Türkiye'nin Dış Ticaret Geçmişinde Yaşanan İlginç Bir Hikaye: Muhtar Çakmağı

1930'lu yıllarda Türkiye ile Avusturya arasında yapılan ticaret anlaşması sonrası ülkeye ithal edilen metal çakmakların ilginç hikayesi.
Türkiye'nin Dış Ticaret Geçmişinde Yaşanan İlginç Bir Hikaye: Muhtar Çakmağı

1929 dünya ekonomik buhranı sonrası türkiye dış ticaretini düzenlemek ve döviz kaybını azaltmak amacıyla farklı ülkelerle clearing yani takas esasına dayalı anlaşmalar yapmaya başlamıştı. bu sistemde taraf ülkeler, malların karşılığını doğrudan dövizle değil, birbirine sattıkları mallarla kapatıyordu. yani türkiye, avusturya'dan aldığı malların bedelini yine avusturya'ya mal satarak ödüyor, nakit döviz harcamıyordu. 1930'lu yıllarda avusturya ile yapılan clearing anlaşması da bu amaçla yürürlüğe girmişti.

fakat uygulamada bazı sorunlar çıktı. türkiye, avusturya'ya büyük oranda tarım ürünleri ve ham madde satıyor, karşılığında ise avusturya'dan sanayi ürünleri alıyordu. ancak alınan mallar arasında toplumda ihtiyaç duyulmayan, hatta gereksiz görülen ürünler de bulunuyordu. bunlardan biri de küçük metal çakmaklardı. avusturya'dan ithal edilen bu çakmaklar, anadolu'nun köylerine kadar ulaşmış ve köylünün elinde adeta bir bolluk unsuru haline gelmişti. halk arasında bu çakmaklara "muhtar çakmağı" denmeye başlandı çünkü hemen her köy muhtarının cebinde bu çakmaklardan bulunur olmuştu.


clearing anlaşmasının doğrudan sonucu olarak türkiye'ye yığılan bu çakmaklar, dönemin mizahına da konu oldu. çünkü halkın asıl ihtiyacı olan makine, alet ya da sanayi yatırımları yerine tonlarca çakmak gelmesi, ekonomik planlamadaki sıkıntıların sembolü haline geldi. böylece "muhtar çakmağı" sadece bir eşya değil, aynı zamanda yanlış yapılan dış ticaretin ve clearing sisteminin halk arasındaki eleştirel adı olarak tarihe geçti.
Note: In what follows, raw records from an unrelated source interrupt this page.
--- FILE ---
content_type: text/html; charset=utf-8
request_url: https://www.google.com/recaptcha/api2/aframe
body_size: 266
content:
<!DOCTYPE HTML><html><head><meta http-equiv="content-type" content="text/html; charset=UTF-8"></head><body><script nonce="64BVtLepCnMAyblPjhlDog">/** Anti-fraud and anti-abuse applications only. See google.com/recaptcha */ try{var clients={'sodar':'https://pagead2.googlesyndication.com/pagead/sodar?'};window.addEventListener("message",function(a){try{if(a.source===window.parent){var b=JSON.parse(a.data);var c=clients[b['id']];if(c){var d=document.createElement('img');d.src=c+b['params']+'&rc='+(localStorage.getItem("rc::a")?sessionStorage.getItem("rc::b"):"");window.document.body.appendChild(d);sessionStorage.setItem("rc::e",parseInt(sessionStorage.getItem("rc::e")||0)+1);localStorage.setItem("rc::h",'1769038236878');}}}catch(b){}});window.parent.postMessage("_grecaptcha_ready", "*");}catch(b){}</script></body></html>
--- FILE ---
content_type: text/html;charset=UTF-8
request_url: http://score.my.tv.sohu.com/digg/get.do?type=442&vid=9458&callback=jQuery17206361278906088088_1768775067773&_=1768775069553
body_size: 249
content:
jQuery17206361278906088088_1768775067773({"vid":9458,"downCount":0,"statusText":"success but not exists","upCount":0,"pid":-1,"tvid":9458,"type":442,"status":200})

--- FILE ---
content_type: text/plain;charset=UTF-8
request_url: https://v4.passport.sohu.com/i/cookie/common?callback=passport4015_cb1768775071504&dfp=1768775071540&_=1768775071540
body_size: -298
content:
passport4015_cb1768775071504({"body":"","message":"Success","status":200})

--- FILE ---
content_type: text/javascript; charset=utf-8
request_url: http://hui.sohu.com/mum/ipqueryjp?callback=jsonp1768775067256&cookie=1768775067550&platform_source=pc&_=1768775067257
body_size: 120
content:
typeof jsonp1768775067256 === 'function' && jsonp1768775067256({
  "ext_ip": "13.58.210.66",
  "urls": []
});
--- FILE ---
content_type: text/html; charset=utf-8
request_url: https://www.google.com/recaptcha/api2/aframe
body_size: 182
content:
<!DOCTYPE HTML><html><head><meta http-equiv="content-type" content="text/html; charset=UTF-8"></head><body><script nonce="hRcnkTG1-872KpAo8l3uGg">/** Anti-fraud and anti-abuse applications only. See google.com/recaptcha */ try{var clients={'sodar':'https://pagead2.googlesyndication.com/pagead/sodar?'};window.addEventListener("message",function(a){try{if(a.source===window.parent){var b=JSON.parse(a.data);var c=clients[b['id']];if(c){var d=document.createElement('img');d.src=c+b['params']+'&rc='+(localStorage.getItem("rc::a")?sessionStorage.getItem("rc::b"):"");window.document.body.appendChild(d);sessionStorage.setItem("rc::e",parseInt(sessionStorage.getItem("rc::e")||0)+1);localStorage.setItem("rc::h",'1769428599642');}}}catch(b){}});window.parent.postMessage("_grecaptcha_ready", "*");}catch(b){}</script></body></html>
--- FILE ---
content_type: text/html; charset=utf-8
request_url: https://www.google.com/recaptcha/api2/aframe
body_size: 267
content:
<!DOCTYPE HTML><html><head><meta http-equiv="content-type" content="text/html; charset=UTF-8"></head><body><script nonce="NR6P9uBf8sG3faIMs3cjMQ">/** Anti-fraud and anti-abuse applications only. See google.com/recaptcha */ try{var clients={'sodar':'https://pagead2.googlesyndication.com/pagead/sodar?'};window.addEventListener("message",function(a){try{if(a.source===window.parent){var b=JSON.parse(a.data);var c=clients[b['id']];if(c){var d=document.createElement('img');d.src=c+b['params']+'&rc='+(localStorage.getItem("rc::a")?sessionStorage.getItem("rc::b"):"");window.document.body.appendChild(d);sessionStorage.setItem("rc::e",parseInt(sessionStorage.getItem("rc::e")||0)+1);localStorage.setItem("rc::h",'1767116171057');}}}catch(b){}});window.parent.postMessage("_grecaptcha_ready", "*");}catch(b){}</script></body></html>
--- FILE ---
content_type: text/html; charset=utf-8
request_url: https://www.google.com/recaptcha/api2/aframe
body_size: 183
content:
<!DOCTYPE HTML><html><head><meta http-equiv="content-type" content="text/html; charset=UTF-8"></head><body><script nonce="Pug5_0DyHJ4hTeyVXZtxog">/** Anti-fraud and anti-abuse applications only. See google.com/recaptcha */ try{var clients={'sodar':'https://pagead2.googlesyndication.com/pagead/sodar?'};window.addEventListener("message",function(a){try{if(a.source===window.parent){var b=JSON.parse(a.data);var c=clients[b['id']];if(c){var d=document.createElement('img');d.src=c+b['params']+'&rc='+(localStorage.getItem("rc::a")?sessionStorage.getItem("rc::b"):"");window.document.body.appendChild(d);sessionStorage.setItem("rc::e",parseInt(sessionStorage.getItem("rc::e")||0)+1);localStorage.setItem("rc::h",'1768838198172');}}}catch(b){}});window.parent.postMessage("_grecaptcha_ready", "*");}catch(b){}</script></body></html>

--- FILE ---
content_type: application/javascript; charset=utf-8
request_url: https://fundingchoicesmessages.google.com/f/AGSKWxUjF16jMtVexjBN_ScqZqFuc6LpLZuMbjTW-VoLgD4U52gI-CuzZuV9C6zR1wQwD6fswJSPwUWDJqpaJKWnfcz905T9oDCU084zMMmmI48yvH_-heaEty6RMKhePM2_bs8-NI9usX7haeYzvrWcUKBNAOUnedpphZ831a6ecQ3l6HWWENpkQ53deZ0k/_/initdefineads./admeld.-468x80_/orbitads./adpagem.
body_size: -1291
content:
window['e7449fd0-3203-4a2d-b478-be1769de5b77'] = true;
bugün "muhtar çakmağı" hikâyesi, türkiye'nin dış ticaret geçmişinde yaşanan ilginç bir anekdot olarak hatırlanır. aslında bu olay, bir yandan ekonomik bağımsızlık çabalarının, diğer yandan ise planlama eksikliklerinin nasıl somut sonuçlar doğurabileceğini gösteren tarihi bir örnektir.